Records to process START

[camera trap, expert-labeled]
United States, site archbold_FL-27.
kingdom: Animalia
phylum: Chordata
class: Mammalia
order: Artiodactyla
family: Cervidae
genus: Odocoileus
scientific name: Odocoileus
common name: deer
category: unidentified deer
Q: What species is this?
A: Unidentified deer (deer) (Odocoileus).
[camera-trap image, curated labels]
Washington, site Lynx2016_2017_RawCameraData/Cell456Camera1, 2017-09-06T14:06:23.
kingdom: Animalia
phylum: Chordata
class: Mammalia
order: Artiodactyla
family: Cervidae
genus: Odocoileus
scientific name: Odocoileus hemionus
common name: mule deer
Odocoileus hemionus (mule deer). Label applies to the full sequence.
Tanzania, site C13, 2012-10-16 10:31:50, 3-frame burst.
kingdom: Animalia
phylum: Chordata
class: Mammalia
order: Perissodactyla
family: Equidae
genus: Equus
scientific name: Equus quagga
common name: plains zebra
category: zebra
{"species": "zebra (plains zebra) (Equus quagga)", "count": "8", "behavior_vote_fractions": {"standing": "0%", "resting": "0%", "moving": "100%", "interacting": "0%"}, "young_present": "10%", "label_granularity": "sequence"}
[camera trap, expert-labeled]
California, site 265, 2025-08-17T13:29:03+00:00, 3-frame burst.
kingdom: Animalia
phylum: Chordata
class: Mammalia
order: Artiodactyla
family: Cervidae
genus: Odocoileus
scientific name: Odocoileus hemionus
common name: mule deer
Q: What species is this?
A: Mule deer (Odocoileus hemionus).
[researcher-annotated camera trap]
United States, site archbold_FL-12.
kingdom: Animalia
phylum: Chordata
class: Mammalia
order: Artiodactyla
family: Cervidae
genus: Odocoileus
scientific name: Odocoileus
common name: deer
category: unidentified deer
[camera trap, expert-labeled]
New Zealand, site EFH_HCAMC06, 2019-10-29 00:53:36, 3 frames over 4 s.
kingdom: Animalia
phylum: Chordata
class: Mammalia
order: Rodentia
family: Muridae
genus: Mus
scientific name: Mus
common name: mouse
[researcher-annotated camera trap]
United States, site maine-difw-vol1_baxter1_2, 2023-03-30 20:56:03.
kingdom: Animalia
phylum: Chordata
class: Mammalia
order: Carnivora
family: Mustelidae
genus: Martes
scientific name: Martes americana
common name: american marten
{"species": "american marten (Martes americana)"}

Records to process END

- _Problem statement_
Print the line with "family: Muridae" and every line after it in the entries above, exactly as written. Leave out all other lines.

- _Response box_
family: Muridae
genus: Mus
scientific name: Mus
common name: mouse
[researcher-annotated camera trap]
United States, site maine-difw-vol1_baxter1_2, 2023-03-30 20:56:03.
kingdom: Animalia
phylum: Chordata
class: Mammalia
order: Carnivora
family: Mustelidae
genus: Martes
scientific name: Martes americana
common name: american marten
{"species": "american marten (Martes americana)"}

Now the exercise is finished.